Since you mentioned that it will be low-speed then you most likely should not bother about impedance. The question is what exactly speed you are planning to go for?
My experience shows that you should think about impedance if the memory speed over 200MHz. If it's less than this number, there shouldn't be any problem, unless you have unusual PCB setup (6 layers, for example). But if you have, let's say, 4 layer PCB with two dedicated power planes, traces up to 3 inches can be even left without any termination at all. Just align the traces and you're done.
Anyway, if something went wrong, you always have the possibility to talk with memory on lower speeds.

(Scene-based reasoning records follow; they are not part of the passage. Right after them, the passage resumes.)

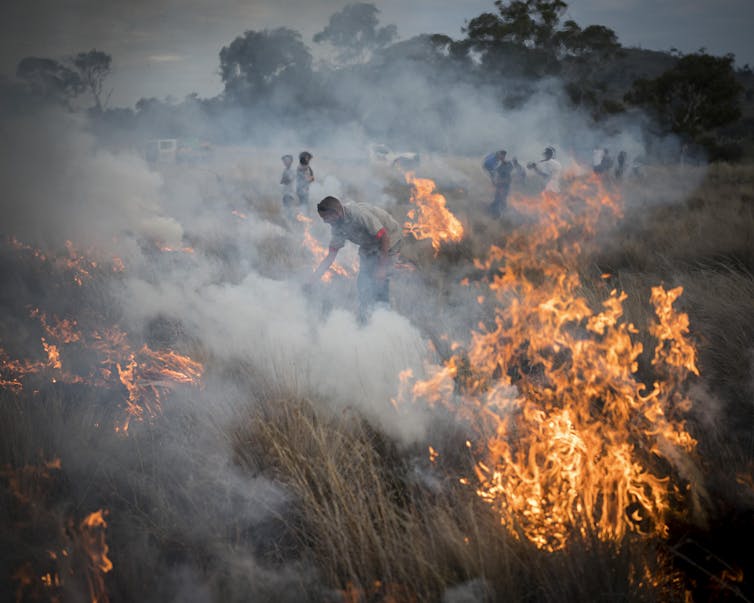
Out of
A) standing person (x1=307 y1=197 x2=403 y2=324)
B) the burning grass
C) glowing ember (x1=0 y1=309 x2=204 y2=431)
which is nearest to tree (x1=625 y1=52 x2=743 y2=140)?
the burning grass

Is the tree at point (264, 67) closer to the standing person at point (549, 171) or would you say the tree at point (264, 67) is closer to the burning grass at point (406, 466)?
the standing person at point (549, 171)

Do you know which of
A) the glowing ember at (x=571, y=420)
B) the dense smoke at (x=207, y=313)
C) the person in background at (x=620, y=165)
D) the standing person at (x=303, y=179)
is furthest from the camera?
the person in background at (x=620, y=165)

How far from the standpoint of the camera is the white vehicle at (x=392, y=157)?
19.2m

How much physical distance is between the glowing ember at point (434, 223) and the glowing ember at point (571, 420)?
364cm

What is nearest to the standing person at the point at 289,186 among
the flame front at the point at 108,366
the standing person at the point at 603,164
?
the flame front at the point at 108,366

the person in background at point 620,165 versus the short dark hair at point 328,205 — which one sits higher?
A: the person in background at point 620,165

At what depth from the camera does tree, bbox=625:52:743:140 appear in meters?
18.9

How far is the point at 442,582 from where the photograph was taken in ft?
5.52

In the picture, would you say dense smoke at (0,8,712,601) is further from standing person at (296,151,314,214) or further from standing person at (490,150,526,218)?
standing person at (490,150,526,218)

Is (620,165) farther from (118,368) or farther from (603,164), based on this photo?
(118,368)

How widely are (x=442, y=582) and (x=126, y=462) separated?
75.2 inches

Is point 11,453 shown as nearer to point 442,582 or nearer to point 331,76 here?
point 442,582

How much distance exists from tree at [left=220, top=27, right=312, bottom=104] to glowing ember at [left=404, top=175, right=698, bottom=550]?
15.7m

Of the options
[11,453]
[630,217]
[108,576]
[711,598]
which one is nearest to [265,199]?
[630,217]
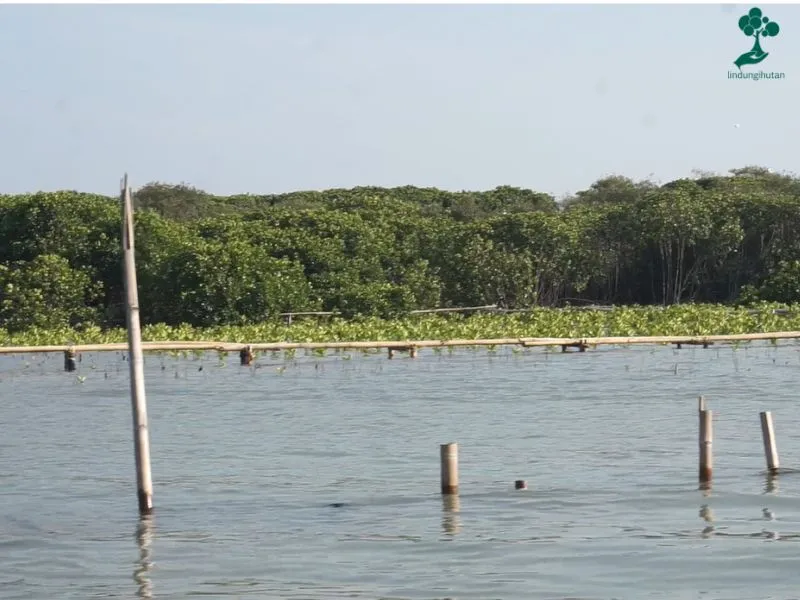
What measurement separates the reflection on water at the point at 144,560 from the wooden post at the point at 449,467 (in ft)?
9.24

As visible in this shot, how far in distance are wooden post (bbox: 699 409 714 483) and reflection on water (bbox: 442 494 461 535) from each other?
2493 millimetres

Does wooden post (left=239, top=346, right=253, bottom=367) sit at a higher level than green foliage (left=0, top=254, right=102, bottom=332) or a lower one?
lower

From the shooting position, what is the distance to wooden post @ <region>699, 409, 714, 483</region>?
13953 millimetres

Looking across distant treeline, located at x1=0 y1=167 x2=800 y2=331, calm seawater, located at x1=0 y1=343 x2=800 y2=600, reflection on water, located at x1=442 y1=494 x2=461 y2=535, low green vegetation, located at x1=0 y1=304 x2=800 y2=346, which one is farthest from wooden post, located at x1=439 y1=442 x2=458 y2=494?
distant treeline, located at x1=0 y1=167 x2=800 y2=331

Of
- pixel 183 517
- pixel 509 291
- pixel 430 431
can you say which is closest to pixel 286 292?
pixel 509 291

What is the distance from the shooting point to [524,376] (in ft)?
93.6

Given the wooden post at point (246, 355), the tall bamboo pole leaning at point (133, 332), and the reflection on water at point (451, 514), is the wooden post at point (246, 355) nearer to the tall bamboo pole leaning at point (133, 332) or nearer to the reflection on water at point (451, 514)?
the reflection on water at point (451, 514)

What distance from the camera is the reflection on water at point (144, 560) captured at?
1144cm

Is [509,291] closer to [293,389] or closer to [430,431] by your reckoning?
[293,389]

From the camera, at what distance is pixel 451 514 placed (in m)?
14.0

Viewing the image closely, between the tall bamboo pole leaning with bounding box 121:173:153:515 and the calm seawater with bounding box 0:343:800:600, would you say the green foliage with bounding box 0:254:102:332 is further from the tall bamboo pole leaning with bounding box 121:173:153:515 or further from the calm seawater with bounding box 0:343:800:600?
the tall bamboo pole leaning with bounding box 121:173:153:515

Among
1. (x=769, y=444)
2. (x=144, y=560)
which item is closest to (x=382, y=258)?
(x=769, y=444)

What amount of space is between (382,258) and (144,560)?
30770mm

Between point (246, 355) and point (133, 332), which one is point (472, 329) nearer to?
point (246, 355)
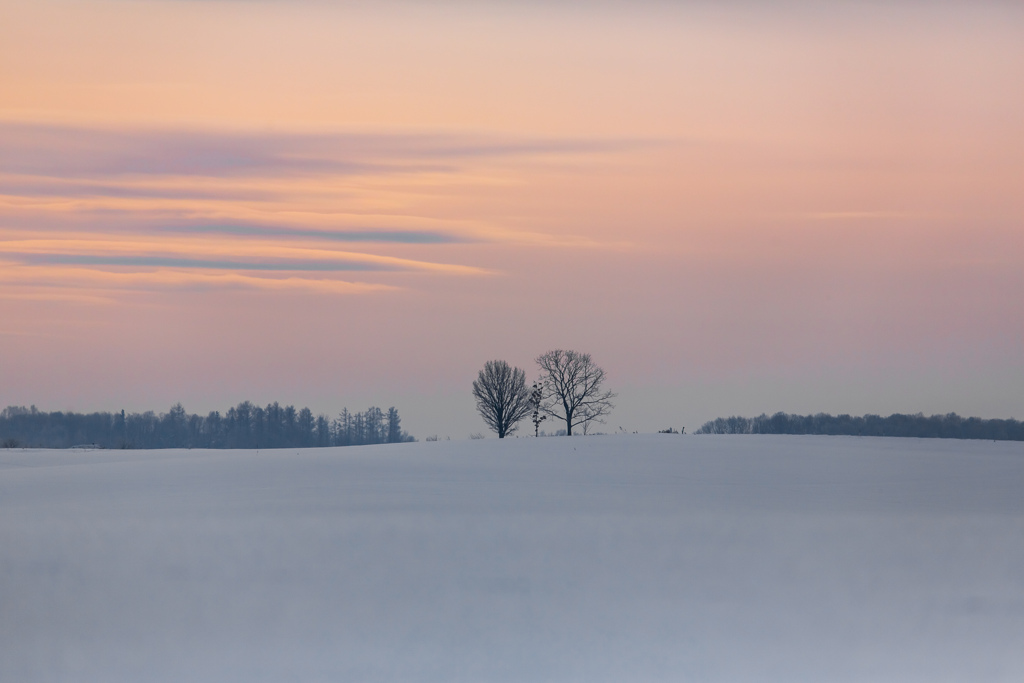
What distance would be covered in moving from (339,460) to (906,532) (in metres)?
14.9

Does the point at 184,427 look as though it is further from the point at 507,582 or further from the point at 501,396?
the point at 507,582

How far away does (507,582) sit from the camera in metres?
13.3

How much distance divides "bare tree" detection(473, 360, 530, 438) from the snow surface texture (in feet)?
155

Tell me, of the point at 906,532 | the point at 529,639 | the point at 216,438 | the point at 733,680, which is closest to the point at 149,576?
the point at 529,639

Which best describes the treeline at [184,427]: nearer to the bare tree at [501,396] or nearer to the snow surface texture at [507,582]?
the bare tree at [501,396]

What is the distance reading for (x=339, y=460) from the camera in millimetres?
26172

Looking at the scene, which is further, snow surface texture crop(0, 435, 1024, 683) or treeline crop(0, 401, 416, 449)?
treeline crop(0, 401, 416, 449)

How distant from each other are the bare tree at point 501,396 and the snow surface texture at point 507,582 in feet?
155

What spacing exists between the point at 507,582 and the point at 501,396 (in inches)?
2196

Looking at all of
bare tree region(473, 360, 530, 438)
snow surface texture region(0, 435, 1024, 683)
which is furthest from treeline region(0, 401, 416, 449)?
snow surface texture region(0, 435, 1024, 683)

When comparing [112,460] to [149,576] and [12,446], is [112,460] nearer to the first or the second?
[12,446]

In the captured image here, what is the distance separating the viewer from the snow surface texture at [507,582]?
11148 millimetres

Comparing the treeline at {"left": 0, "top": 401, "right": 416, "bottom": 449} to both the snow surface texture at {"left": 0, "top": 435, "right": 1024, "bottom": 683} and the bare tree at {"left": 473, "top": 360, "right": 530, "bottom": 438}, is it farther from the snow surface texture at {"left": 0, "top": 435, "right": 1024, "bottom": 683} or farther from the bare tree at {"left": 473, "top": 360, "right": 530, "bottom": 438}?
the snow surface texture at {"left": 0, "top": 435, "right": 1024, "bottom": 683}

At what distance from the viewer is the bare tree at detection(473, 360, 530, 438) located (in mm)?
68688
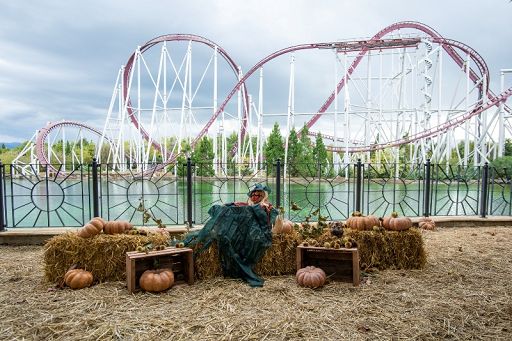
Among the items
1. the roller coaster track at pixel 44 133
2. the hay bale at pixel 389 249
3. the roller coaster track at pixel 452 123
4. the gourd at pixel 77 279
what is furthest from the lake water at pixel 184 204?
the roller coaster track at pixel 44 133

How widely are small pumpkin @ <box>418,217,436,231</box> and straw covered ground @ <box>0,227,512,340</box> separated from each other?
2.16 metres

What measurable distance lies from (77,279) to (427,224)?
524 cm

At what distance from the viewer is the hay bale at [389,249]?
3.79m

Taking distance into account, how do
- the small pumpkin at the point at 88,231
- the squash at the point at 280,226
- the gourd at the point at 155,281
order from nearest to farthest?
the gourd at the point at 155,281, the small pumpkin at the point at 88,231, the squash at the point at 280,226

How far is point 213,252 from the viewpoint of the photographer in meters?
3.61

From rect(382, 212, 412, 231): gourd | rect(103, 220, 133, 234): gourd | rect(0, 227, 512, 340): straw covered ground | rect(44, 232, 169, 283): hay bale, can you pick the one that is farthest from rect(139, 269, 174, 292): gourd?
rect(382, 212, 412, 231): gourd

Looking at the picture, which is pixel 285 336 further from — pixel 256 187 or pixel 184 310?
pixel 256 187

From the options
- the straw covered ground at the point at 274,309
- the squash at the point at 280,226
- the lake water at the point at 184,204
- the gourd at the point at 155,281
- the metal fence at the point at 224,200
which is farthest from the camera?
the lake water at the point at 184,204

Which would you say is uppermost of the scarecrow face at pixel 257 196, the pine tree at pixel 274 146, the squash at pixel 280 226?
the pine tree at pixel 274 146

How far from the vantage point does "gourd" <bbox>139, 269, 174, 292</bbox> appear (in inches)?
125

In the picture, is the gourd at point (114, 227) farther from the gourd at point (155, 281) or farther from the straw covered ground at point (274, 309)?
the gourd at point (155, 281)

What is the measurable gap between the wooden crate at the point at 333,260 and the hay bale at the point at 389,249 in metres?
0.35

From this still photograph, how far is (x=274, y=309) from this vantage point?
2807mm

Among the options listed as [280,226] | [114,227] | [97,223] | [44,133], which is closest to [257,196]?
[280,226]
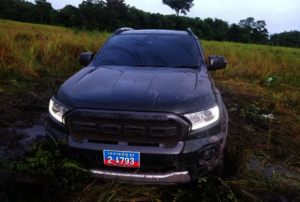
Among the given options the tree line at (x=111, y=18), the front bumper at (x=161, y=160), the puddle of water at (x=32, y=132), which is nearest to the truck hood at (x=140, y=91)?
the front bumper at (x=161, y=160)

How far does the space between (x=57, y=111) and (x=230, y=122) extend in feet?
9.34

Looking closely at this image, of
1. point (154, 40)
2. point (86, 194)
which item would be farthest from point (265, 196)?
point (154, 40)

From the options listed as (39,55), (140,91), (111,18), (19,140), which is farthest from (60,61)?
(111,18)

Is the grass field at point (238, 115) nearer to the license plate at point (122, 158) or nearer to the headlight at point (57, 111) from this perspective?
the license plate at point (122, 158)

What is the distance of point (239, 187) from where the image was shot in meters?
2.25

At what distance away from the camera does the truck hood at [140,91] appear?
197 centimetres

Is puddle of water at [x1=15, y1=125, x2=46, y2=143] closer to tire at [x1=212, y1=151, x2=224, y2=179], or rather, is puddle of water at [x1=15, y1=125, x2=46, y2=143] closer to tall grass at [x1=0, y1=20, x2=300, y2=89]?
tire at [x1=212, y1=151, x2=224, y2=179]

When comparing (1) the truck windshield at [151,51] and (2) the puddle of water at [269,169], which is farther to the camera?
(1) the truck windshield at [151,51]

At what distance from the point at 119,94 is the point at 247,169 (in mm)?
1556

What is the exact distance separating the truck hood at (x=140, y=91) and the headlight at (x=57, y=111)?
5 cm

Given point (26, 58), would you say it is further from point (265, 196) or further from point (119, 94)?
point (265, 196)

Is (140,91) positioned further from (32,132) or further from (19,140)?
(32,132)


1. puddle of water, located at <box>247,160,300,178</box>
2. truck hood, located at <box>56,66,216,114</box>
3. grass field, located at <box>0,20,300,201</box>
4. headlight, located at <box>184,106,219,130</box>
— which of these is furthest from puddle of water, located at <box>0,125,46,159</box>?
puddle of water, located at <box>247,160,300,178</box>

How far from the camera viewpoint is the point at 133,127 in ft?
6.24
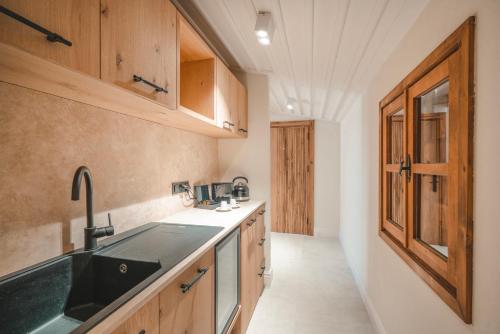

A DDR memory device actually consists of two distinct components:
1: A series of memory arrays composed mostly of capacitors, which are written to and read from using a very wide bank of differential amplifiers. This is fundamentally an analogue circuit, surprisingly enough.
2: An interface buffer, which allows the hundreds or thousands of individual bits produced by a single memory-array read cycle to be interfaced to a reasonable number of data lines to the Northbridge or CPU. Several cycles on the external interface are needed to transmit the data in the buffer.
In general, the feature size of semiconductor technology decreases over time as manufacturing technology is refined. This has different effects in the above two components.
For the memory array, the differential amplifiers become more sensitive and the individual capacitors become smaller. This allows a larger array to be constructed in the same die area, reading out more bits per cycle. The speed of the array remains roughly the same, however.
For the interface buffer, some of the data paths become shorter and therefore faster, required voltage swings reduce, and there is now space for better skew-correction, clock recovery, etc. This permits higher external signalling speeds within a reasonable power and area budget. The original DDR RAM simply transmitted data on both the rising and falling edges of the clock signal, instead of only on the rising edge as SDRAM did. More recent versions effectively multiply the basic clock signal as well.
This "basic clock signal" usually works out to around 200MHz in mainstream products of each generation, though faster and slower devices are also available. In original DDR, a 200MHz clock meant 400 MT/s, and was often described as 400MHz (or DDR-400) though the highest frequency signal is actually 200MHz. In DDR2, the basic clock is doubled using a PLL at both ends of the interface, so the actual clock rate is 400MHz and there are 800 MT/s. In DDR3 the clock is quadrupled and in DDR4 it is octupled, giving typically 3200 MT/s today. As you can imagine, the timing relative to the clock edges has to be controlled very carefully.
Since the memory arrays themselves haven't changed much in speed, these higher interface speeds come with increased "column strobe latency" (CL) figures. These describe how many transfer cycles elapse between providing the address and receiving the data, and are used to accommodate the limited speed of the memory arrays relative to the interface bus.
One of the things that the basic clock controls more-or-less directly, rather than through a PLL, is the self-refresh cycle of the memory arrays. Using capacitors to store bits is very space-efficient, but the charge leaks out of them rather easily and weakens the indication within a few tens of milliseconds, so the memory arrays must constantly cycle through their contents, reading and re-writing them to ensure they remain valid.
Best Answer
Trace length matching is important in DDR, DDR2 and DDR3, but the most important question is how closely do they need to be matched.
For DDR1, 2 and 3, each byte should be matched to the strobe, and the strobe needs to be matched to the clock. Address and control likewise have a relationship to the clock. Just how tight the matching is depends on your specific implementation and requires you to analyse the link timing budget (See Micron note TN4611). How tightly each match is to another group of a byte depends on whether you have multiple clocks available. Once more, this is part of the timing budget analysis.
DDR3 is somewhat easier to route than the earlier versions (due to a feature known as Write Levelling), but that does not mean you do not need to do a timing analysis.
If you are using an FPGA for the memory controller, keep in mind that the effective length from the pins or balls to the die can be measures in inches rather than a few thou, and this needs to be accounted for in the timing budget (some FPGA tools normally allow timing closure to take care of this internally, but you need to enable the feature. Not all tools can do this).
So - can you ignore the track length match for DDR itnerfaces? My answer is no; you can however, do no more length match than a shortest route provided it does not violate the timing margin for the interface.
I will note that the timing budget becomes easier to meet the shorter the interface; the timing budget is dominated by read timing which has both an outbound and inbound component. The shorter the interface, the lower the cumulative timing offsets.